How to eat to prevent osteoporosis
Posted on November 14, 2013 by john in Health care
1 Lack of calcium weakens bones and fractures occur.
Osteoporosis is caused by loss of calcium weakens the bones and causes a lower fracture resistance. No symptoms and people who suffer, mostly women, not discovered until late in the disease. The bones affected are the hip, wrist and spine, where there are frequent breaks due to insufficient calcification.
Data from the International Osteoporosis Foundation (IOF ) ensure that approximately ” one in three women over 50 will have an osteoporotic fracture ( figure higher than that of breast cancer), and one in five men over 50 ( figure greater than prostate cancer ). ”
2 Genetics and irregular eating habits are the main causes.
The causes of osteoporosis can be multiple. Dr. Garcia Gonzalez of the University Hospital of Navarra, explains that in some cases is caused by the presence of other “diseases such as diabetes, hyperthyroidism or hypogonadism, arthritis, myeloma or astocitosis “. They can even influence the use of drugs like ” heparin or corticosteroids.”
However, most patients suffer from osteoporosis or because of genetics or lifestyle and irregular eating. “The risk of osteoporosis depends much as 60-80 % of genetic factors. Environmental factors, hormonal and physiological may increase this risk and exacerbate the consequences of the disease “, as indicated by Cynthia Rodriguez, director of nutrition at MenuDiet.

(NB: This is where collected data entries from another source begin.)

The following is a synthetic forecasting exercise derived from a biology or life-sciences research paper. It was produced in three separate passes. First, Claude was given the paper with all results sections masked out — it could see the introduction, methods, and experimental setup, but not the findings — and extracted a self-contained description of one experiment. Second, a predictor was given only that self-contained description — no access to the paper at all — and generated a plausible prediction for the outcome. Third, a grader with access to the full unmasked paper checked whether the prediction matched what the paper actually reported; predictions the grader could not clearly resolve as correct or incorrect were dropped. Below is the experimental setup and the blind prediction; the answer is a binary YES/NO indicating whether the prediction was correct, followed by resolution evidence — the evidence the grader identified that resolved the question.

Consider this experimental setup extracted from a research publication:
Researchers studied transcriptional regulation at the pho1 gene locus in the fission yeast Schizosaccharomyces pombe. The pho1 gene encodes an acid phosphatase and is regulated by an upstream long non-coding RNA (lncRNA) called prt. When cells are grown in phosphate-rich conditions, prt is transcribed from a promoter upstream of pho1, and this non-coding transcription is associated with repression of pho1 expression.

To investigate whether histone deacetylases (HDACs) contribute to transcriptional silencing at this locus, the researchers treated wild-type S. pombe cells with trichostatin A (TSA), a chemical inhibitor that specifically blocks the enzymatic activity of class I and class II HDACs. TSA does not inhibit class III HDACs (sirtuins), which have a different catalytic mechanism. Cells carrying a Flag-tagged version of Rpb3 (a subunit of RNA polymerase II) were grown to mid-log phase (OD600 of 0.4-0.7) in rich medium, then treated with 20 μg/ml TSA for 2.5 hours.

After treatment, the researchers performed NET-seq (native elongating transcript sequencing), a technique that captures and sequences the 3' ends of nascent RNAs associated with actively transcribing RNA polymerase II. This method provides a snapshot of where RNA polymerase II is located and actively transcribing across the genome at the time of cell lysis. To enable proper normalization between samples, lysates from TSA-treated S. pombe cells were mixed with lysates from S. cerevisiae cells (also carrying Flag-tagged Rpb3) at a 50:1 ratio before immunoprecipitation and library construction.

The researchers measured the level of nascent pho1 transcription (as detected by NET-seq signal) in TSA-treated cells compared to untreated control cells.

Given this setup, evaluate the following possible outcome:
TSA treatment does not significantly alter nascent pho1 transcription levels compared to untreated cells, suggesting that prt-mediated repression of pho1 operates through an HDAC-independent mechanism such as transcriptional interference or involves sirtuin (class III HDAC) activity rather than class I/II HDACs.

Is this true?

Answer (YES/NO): NO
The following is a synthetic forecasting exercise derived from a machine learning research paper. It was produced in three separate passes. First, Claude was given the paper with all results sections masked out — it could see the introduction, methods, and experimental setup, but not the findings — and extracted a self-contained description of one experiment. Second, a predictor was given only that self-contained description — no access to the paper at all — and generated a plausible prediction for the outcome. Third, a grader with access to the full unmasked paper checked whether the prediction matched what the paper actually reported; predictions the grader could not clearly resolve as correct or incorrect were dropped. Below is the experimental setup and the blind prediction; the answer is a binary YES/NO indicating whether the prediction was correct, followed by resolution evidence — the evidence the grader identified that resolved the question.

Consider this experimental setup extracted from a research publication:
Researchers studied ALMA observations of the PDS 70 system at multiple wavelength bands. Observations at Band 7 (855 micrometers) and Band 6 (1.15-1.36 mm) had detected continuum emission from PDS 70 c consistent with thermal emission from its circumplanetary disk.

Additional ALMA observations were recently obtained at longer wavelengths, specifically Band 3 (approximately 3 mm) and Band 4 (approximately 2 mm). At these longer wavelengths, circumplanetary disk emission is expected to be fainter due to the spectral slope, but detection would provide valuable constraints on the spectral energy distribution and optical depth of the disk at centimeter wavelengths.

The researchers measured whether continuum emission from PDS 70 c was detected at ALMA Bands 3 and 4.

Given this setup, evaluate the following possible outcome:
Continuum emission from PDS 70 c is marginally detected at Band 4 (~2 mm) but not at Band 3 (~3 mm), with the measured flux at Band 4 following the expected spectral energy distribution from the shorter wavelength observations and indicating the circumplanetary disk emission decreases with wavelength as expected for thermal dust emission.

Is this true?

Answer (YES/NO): NO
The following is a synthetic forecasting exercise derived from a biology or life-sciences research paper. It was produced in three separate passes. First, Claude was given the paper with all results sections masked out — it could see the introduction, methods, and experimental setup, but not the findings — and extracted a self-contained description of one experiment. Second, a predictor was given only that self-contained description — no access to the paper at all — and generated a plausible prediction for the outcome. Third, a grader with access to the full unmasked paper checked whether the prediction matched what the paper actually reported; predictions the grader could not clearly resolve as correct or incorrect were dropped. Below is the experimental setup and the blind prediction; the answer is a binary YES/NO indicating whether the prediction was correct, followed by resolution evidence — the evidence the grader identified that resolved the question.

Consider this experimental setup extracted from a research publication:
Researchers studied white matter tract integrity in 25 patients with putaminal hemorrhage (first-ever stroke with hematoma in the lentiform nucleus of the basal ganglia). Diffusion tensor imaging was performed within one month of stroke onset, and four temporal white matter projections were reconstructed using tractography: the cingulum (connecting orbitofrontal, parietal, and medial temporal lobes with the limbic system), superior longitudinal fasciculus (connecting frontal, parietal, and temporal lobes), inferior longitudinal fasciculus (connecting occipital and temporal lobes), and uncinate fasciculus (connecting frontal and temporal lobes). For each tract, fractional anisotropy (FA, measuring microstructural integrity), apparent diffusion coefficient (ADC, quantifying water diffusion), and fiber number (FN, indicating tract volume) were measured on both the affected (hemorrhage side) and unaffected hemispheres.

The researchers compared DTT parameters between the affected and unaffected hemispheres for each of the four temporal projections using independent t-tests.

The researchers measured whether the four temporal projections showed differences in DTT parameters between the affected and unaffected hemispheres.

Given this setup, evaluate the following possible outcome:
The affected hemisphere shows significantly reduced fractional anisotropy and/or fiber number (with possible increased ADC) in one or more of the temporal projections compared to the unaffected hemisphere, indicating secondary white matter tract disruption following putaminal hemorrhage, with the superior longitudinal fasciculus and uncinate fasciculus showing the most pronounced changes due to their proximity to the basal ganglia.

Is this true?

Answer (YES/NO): NO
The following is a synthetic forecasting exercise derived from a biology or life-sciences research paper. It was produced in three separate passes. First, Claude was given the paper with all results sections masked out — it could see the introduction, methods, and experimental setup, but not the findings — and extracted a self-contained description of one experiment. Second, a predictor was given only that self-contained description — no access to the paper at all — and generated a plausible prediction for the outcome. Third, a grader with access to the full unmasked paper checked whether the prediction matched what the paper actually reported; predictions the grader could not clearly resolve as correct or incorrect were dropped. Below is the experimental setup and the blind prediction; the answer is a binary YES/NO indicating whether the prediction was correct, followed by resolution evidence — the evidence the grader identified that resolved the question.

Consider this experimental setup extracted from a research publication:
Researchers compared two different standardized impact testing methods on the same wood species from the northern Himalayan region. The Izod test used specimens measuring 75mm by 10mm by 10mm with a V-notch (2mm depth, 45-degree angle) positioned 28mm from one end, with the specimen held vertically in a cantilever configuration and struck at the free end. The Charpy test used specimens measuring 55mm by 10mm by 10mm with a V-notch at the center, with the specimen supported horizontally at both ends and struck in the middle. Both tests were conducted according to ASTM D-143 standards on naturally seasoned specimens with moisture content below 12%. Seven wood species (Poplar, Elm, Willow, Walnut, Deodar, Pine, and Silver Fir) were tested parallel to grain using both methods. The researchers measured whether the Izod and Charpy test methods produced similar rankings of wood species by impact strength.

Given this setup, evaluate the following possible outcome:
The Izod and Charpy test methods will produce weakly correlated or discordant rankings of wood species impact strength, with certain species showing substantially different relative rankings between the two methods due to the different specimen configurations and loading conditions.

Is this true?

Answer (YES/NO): NO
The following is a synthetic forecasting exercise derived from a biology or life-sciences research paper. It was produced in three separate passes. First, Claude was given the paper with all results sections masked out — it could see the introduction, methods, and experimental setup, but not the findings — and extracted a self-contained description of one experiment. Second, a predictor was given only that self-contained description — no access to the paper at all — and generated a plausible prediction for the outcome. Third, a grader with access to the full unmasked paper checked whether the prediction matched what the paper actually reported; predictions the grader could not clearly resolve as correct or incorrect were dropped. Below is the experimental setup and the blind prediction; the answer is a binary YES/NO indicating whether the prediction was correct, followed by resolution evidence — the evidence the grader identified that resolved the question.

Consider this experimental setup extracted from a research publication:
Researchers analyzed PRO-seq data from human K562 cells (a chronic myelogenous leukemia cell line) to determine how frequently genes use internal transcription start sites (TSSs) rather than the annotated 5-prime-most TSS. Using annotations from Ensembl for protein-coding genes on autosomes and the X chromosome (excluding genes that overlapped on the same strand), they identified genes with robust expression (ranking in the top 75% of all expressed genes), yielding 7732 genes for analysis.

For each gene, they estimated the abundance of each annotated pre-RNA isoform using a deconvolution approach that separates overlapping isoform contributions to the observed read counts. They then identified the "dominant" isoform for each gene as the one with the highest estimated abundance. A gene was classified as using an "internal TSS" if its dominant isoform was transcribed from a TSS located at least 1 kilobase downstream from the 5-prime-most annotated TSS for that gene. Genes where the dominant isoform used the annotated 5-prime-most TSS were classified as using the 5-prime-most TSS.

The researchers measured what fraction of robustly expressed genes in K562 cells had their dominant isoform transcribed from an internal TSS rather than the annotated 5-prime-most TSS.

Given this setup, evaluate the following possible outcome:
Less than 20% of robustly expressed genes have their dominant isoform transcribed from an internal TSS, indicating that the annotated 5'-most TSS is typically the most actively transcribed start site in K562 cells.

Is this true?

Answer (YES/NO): YES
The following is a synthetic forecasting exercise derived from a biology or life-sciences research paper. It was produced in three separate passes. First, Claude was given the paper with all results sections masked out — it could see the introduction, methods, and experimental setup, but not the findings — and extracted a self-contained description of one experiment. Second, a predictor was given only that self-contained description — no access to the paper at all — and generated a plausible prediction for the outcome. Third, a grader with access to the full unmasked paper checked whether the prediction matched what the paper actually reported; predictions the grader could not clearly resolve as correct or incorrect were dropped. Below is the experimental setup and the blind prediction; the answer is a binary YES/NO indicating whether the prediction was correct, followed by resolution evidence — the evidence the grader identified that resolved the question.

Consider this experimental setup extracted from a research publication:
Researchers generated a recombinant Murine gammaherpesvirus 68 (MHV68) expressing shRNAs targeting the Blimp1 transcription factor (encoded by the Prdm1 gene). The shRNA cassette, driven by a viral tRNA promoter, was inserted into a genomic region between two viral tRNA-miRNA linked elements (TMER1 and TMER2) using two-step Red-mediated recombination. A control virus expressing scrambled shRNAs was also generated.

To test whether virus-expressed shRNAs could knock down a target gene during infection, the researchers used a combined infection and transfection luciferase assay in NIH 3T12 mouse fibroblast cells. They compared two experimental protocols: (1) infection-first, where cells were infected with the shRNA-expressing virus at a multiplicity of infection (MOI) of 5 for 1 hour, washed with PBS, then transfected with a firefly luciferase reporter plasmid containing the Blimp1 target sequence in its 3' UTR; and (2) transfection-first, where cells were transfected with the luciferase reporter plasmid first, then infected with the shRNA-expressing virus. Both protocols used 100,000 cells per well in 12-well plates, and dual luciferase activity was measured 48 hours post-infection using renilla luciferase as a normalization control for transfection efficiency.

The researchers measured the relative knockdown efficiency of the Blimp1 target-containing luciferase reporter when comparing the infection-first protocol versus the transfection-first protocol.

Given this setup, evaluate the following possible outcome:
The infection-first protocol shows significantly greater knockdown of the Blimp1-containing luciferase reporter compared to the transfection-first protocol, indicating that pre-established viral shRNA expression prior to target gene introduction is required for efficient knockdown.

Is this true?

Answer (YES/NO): NO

3 Consume little dairy, vegetables and fruits causes calcium deficiencies.
From birth to the teenage calcium absorption by the body reaches its peak. However, after age 16, especially women, need to increase the consumption of products that help assimilation of this substance from the bones.
A study published by the Department of Endocrinology and Nutrition, University Hospital San Cecilio of Granada indicates what are the appropriate levels of calcium intake at different stages of life:
- Between 3 and 8 years : 800 mg / day.
- Between 9 and 17 years : 1,300 mg / day.
- Adults : 1,000 to 1,500 mg / day.
- Pregnant women: 1,300 mg / day.
( Check the levels of calcium from food ).
The study’s authors say that ” the poor consumption of dairy products, vegetables and fruits, and a high intake of calcium- poor drinks ” cause that much of the population does not have adequate levels.
4 Take foods rich in vitamin D : fatty fish and egg.
“Vitamin D affects calcium absorption because it is responsible for producing a hormone, calcitriol, which is responsible for its absorption. If you do not eat sufficient amounts of vitamin D, do not produce the hormone and not absorb calcium correctamete “explains nutritionist Leticia Garnica, head of Dietistaynutricionista.com.
Foods with more vitamin D are fatty fish such as tuna, mackerel, sardines or salmon and egg yolk.
Garnica recommends taking fish stock because ” the thorns are a rich source of vitamin D. The broth keeps the property.”
Moreover, experts recommend taking the sun for 10 minutes a day to activate vitamin D in the body.
5 Foods more effective in preventing osteoporosis.
To prevent osteoporosis should ensure sufficient daily calcium through your diet. Foods rich in calcium are :
- Dairy : Milk, yogurt, cheese, curds, etc.. Cynthia Rodriguez, director of nutrition at MenuDiet, recommends ” avoid whole milk because the fat globules can drag preventing calcium absorption.
- Fish and seafood: mainly that you can take with bones ( anchovies and sardines) and others such as bream, clams, backpacks, cockles, cock, prawns, shrimp, monkfish, sardines, tuna and hake.
- Vegetables : they are rich in calcium but a portion is carried by the fiber and phytic acid. In order not to lose large amounts of calcium in these foods need to follow the cooking times.
- Vegetables: especially spinach, kale and broccoli.
- Nuts : although they are rich in calcium, it is not assimilated 100% and its calorie content is high. They are not recommended for overweight people. Among the most calcium are almonds stand.
6 Example of a diet rich in calcium.
Maintaining a diet rich in calcium throughout life will assure that in the case of osteoporosis due to genetic causes less severe consequences. Cynthia Rodriguez, MenuDiet, offers a sample menu that includes enough calcium daily :
- Breakfast ( 504 mg. Calcium ) : A bowl of milk + 60 gr. of bread ( mold or fresh) with jam + 1 kiwi.
- Mid-morning ( 312 mg of calcium) : A glass of milk + a piece of fruit or serving of 120 grams.
- Food ( 198 mg. Calcium ) : Beans with clams + Monkfish + American + infusion or fruit bread.
- Snack ( 152 mg. Calcium ) : yogurt + a piece of fruit or serving of 120 grams.
- Dinner ( 334 mg. Calcium ) : egg with spinach and bechamel sauce + 100 gr. Fresh cheese with honey + bread + tea or fruit.